Biden further narrated how he got to know that Floyd was the man behind the number. “He was full of character, decency, and integrity.

“He was always gracious with his time with fans, parents and grandparents who wanted to introduce their children and grandchildren to a genuine role model.

“I was one of them. My family got to know Floyd. We’d call each other after Syracuse games and to check in on one another. I remember our call when he was inducted into the Pro Football Hall of Fame and the joy in his voice”.

Biden remembered the more recent call when Little shared his cancer diagnosis, and how fearless he was in his conviction to fight it.

“As with everything else he did in life, Floyd lived to the very end with grit and heart, and love for his family and faith in God”, he said. 
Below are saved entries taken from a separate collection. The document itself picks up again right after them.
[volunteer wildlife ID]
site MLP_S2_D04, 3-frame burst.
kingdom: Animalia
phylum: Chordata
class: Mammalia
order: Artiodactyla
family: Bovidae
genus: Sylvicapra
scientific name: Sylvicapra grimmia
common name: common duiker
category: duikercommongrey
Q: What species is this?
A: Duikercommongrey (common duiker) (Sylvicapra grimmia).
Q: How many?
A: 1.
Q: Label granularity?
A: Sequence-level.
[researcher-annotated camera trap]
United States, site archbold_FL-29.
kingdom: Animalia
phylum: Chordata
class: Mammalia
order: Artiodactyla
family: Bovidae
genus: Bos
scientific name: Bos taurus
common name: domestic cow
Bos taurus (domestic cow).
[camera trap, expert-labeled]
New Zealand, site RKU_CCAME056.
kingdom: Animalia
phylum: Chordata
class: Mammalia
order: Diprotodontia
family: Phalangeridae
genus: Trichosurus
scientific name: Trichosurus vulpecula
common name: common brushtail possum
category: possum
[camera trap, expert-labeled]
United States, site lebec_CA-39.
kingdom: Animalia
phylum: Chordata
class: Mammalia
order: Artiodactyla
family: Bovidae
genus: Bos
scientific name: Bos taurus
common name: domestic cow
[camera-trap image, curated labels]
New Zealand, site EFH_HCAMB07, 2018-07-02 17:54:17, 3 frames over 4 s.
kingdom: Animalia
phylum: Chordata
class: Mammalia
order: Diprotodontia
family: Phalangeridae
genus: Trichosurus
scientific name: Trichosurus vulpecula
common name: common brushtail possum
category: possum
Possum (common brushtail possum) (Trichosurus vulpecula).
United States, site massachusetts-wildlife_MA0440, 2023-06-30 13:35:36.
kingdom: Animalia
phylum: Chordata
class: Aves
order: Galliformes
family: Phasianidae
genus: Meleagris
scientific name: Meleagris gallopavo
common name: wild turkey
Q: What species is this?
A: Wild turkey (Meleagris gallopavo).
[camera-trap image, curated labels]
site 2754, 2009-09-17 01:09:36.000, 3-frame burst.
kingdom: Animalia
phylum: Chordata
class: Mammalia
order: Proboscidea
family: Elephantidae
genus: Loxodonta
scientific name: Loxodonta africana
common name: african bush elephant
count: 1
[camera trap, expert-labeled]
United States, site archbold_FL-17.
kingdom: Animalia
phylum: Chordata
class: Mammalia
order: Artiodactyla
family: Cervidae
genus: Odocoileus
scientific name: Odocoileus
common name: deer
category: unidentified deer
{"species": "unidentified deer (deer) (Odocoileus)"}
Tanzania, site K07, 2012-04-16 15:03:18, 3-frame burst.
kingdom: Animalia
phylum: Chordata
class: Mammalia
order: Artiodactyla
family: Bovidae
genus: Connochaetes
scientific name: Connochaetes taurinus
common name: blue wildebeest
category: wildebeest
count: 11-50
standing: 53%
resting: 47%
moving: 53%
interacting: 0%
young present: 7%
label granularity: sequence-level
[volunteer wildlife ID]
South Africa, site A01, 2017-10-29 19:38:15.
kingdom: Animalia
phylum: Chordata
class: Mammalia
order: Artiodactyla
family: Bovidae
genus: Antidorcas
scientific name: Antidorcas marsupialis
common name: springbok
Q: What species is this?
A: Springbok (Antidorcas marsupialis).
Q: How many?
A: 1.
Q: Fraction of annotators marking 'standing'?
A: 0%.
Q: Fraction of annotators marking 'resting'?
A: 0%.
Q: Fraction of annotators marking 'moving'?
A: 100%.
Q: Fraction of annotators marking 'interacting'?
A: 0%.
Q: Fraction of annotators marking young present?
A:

Little, a great running back who starred at Syracuse and for the Denver Broncos passed away early evening Friday at home in Las Vegas with his wife, DeBorah Little, by his side”, his family said.

Floyd Little born in Waterbury, Connecticut and was 78 years at the point of death. He was a three-time All-American at Syracuse, where he wore No. 44 like Jim Brown and Ernie Davis before him. From 1964 to 1966, he ran for 2,704 yards and 46 touchdowns.